What may be considered acceptable documentation to support a first party claim may not be adequate for the tort claim. Often the first party claim will rely on a “sampling” of supporting documents. This may not satisfy the third party adjuster who wants to dig deeper.

Business interruption/extra expense and time lines

When dealing with a commercial third party, attempt to work with the first party adjuster in determining business interruption and extra expense exposures. This will include confirming first party coverage and adequate limits, as well as monitoring the length of a downtime and the financial impact to the business. Examine whether everything has been done from a first party perspective to mitigate a loss of revenue while ensuring that any extra expense paid is realizing an equal to, or better reduction in revenue loss.

Early scene examinations will also determine whether there is potentially obsolete stock or equipment, which was affected and may be considered under the first party policy. However, its exclusion may be raised under the casualty policy.

Consider the early involvement of a forensic accounting firm to assist in the monitoring and examination of the anticipated time element and extra expense claim.

Spread it all out

One of the most effective ways to be successful in negotiating reductions on the property damage is to be more thorough and organized than the other side. A properly compiled package outlining the damage assessment can go a long way in achieving your position. One of the best tools is an Excel spreadsheet based on a thorough review of the damage documentation provided.

Such a review and organization of documents can often reveal flaws in the plaintiff’s claim, such as invoices, which predate the loss, included inadvertently, as well as giving rise to additional questions and inquiries of the plaintiff’s claim.

Examine market value/income approach on total losses

In the event of total losses of commercial properties, construction ACV is often the most common approach to settlement between the first party and third party policies.

Particularly in the case of larger losses or more unique building circumstances, such as older properties or properties where the benefit of their location has significantly altered, the market value or income approach may reveal a value less than that calculated by a construction ACV evaluation.
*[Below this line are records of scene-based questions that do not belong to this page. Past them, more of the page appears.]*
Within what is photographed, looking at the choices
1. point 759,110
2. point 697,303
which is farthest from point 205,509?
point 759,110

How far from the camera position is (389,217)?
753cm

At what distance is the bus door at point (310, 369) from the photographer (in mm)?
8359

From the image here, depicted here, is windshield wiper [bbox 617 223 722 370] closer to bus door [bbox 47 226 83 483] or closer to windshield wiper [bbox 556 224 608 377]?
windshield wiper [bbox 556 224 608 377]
There are numerous, well qualified real estate appraisers throughout the country capable of undertaking such an assessment at a reasonable cost.

Negotiate liability apportionment first

Where possible, try and resolve the negligence aspect with the involved parties prior to the quantum.
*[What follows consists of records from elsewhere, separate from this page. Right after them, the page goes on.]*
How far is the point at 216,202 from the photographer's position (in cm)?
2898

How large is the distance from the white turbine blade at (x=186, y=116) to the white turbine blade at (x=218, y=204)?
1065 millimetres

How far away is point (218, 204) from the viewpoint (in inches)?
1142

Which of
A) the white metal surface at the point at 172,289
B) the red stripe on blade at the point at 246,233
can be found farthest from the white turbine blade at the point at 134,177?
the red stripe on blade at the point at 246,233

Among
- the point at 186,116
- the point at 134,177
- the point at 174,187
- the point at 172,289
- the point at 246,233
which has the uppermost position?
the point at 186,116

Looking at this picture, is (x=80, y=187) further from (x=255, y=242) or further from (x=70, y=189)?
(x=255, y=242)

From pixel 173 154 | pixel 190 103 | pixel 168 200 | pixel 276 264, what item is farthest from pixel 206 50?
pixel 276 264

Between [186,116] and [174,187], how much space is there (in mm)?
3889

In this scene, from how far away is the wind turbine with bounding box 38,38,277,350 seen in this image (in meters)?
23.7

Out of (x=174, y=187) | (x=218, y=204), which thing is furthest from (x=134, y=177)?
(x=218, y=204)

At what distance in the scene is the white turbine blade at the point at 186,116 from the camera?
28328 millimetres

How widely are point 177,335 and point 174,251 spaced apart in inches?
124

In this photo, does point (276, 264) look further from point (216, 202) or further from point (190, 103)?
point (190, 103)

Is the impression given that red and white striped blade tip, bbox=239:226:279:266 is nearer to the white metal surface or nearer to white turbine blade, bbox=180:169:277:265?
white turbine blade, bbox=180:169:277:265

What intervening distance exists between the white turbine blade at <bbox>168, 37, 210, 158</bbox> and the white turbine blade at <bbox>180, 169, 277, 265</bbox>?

It is not unusual to find the focus of settlement discussions revolve around the liability apportionment. If the casualty adjuster has done a thorough and detailed quantum analysis, they can find they are able to negotiate significant concessions with persuasive arguments from the other side. If the liability has already been agreed upon, then the other side does not have the ability to take, what could become, an otherwise rigid stand if the quantum is negotiated first in a manner in which the other side finds reductions more significant than they had anticipated.

An increased focus on training, exposure and experience on the property damage side of a liability loss can lead to real reductions under casualty policies. The industry will benefit from a more versatile adjuster.
 
James Giffen is a commercial/industrial adjuster and partner with the adjusting firm MGB Claims Consultants Inc.